Nr. 144: Interconnection of Telecommunications Networks in Australia
Interconnection of Telecommunications Networks in Australia
Nr. 144 / Januar 1995
For the successful liberalisation of telecommunications, the interconnection of net-works is generally considered to be one of the most central issues. This was recognised by the Australian government when in 1991 it decided to introduce competition into Australian telecommunications. The present paper describes and analyses the Australian experience with interconnection, carrying the analysis until about June 1994. The Australian parliament in 1991 passed a telecommunications act which not only provides for the possibility of licencing other telecommunications operators but also provides for a complete regulatory framework of interconnection between new competitors and the incumbent operator. During the same year the regulatory agency (created in 1988) was commissioned by the government to work out the technical and commercial conditions for interconnection between the incumbent and the new competitor still to be chosen. On the basis of the provision in the act, a licence was issued to the second facilities-based carrier as well as to two new mobile telephony operators (one of them actually being the new fixed-link carrier).

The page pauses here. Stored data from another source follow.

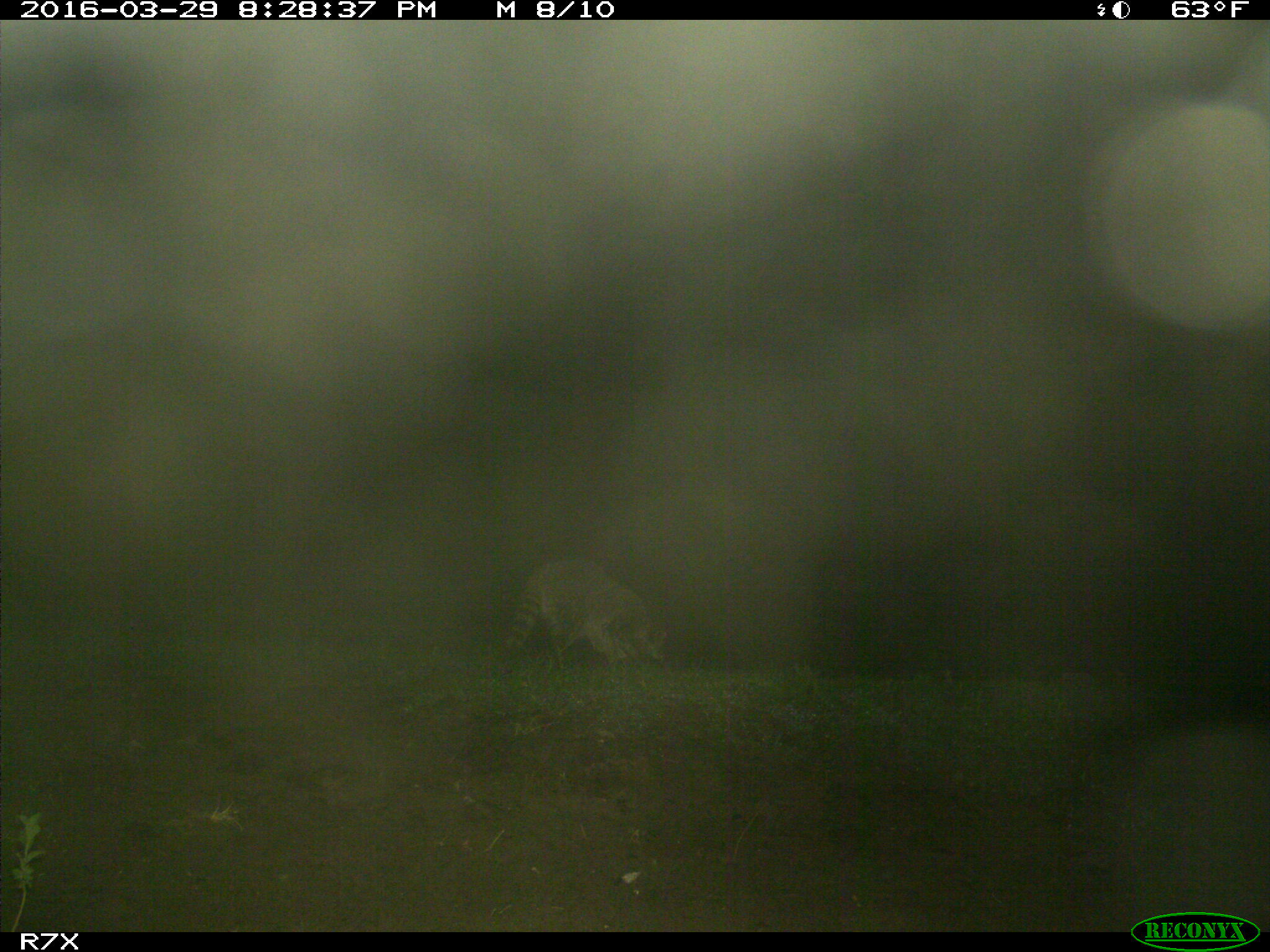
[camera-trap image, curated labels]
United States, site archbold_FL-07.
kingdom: Animalia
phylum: Chordata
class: Mammalia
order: Carnivora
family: Procyonidae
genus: Procyon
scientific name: Procyon lotor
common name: common raccoon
Procyon lotor (common raccoon).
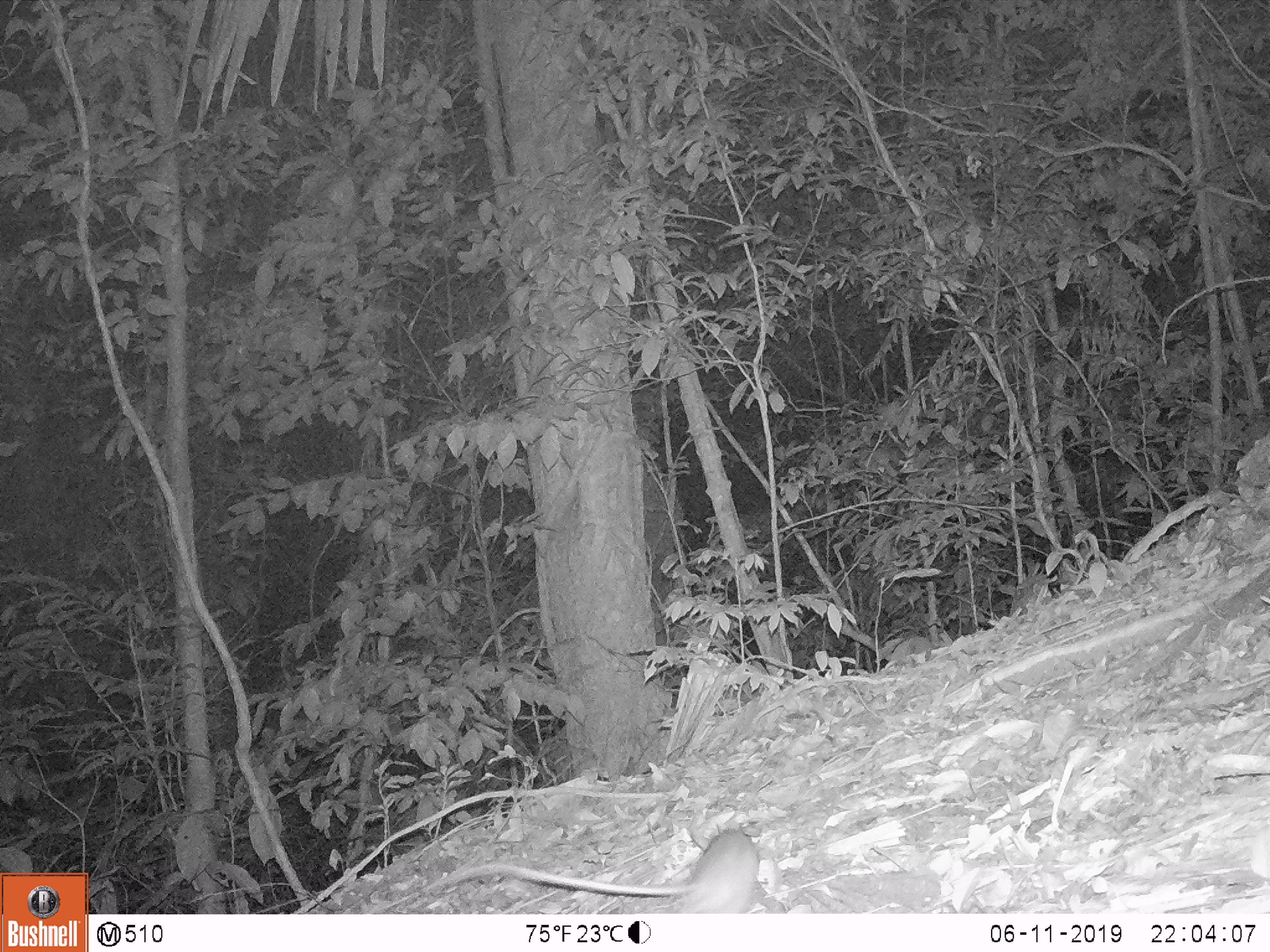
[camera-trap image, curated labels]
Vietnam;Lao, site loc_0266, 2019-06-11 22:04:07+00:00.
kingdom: Animalia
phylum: Chordata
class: Mammalia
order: Rodentia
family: Muridae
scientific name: Muridae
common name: old-world mice and rats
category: unidentified murid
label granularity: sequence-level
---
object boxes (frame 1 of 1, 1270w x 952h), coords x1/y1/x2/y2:
unidentified murid: 434/829/758/913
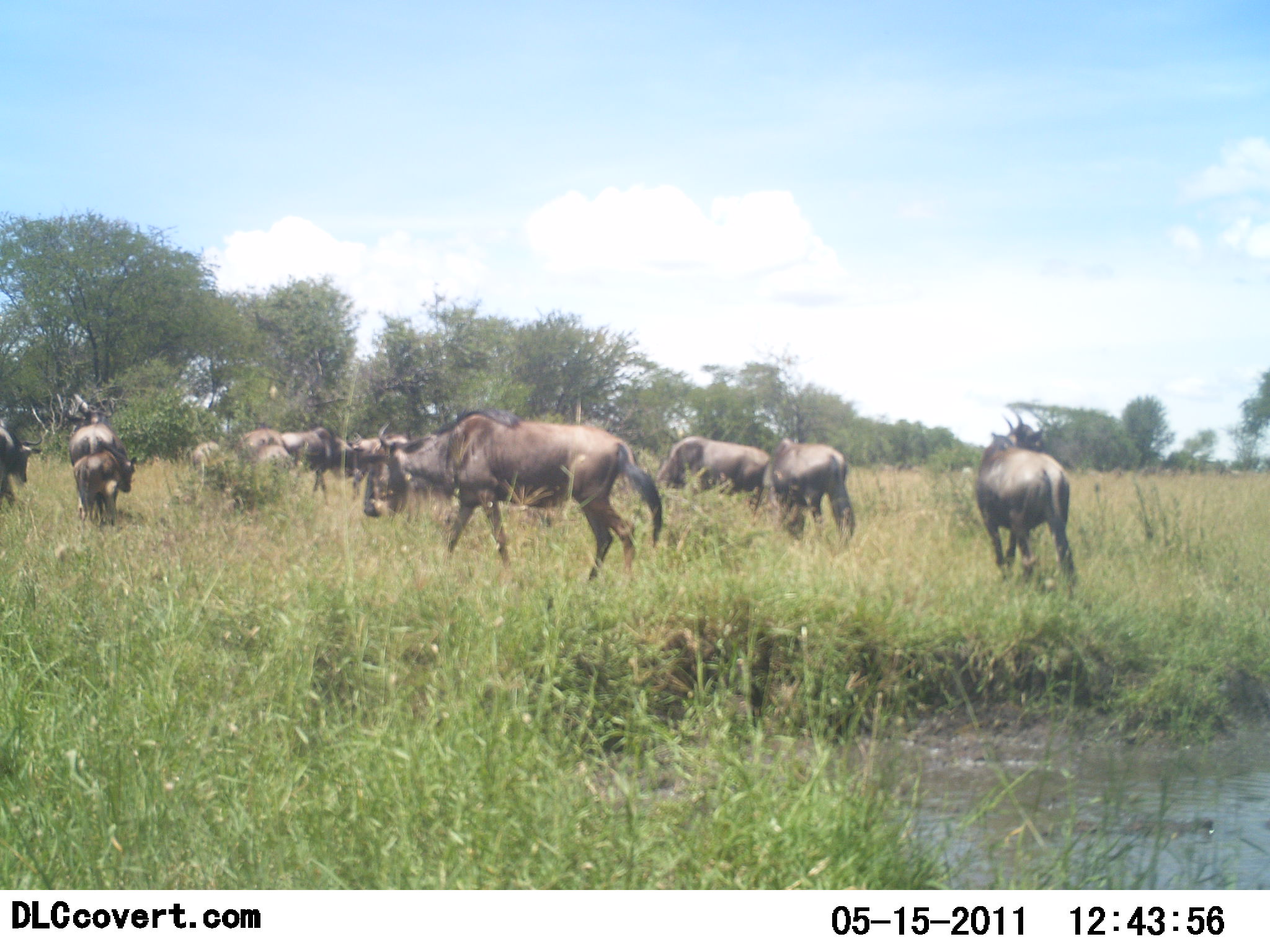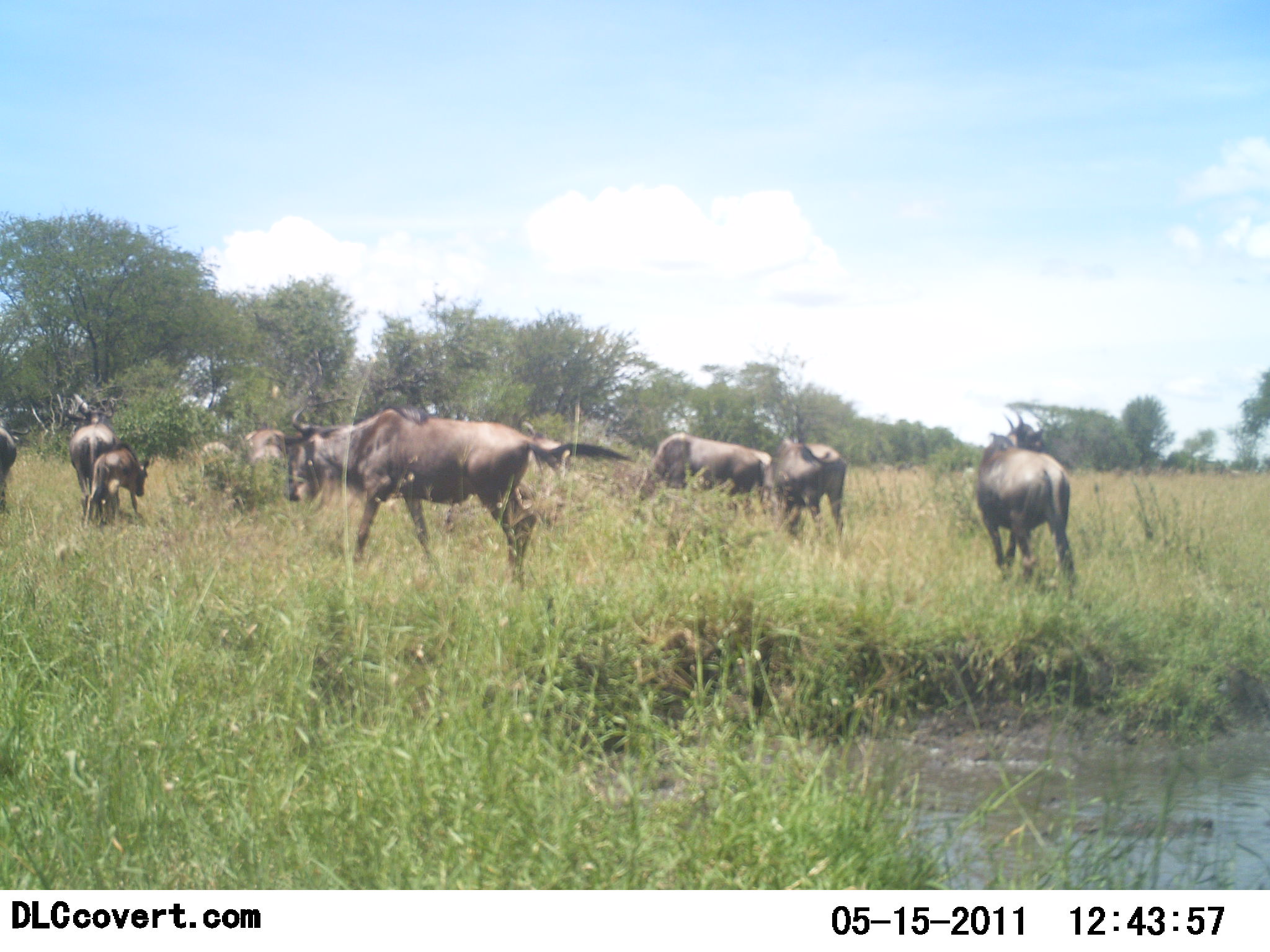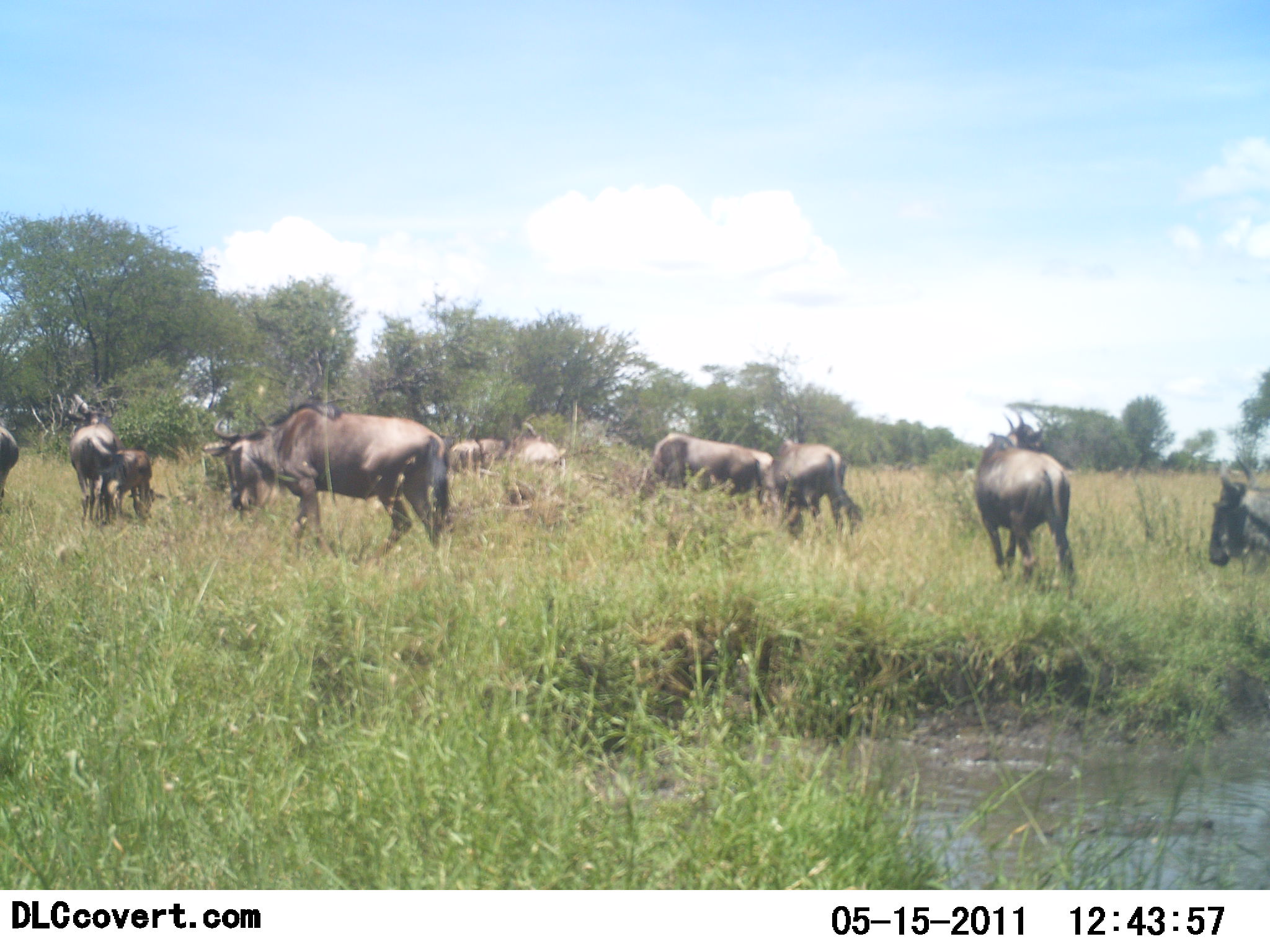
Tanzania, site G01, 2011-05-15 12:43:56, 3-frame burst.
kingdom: Animalia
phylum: Chordata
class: Mammalia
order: Artiodactyla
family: Bovidae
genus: Connochaetes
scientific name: Connochaetes taurinus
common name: blue wildebeest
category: wildebeest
Wildebeest (blue wildebeest) (Connochaetes taurinus), count 10. Behavior (volunteer vote fractions): standing 45%, resting 0%, moving 73%, interacting 0%. Young present (vote fraction): 36%. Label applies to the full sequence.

Also, based on the set of conditions worked out by the regulatory agency, the government issued a comprehensive set of rules concerning the principles that must underlie the prices for interconnection services. The interconnection agreements between the incumbent and the new operators were greatly facilitated by the set of principles and conditions worked out by the regulator. Once the new fixed-link competitor passed certain market shares, however, it had to negotiate on a commercial basis. This happened during the first half of 1994. There are at least two additional aspects of the Australian regulatory framework regarding interconnection that are of special interest. Prices for interconnection are not structured to include an element to cover the costs of universal service obligations of the incumbent as these are covered by a separately financed fund. Furthermore, while the regulatory authority took strong initial action to bring about interconnection, it has made it clear that it intends to reduce its role to the extent that entrants have established themselves and are in a position to negotiate successfully on their own with the incumbent.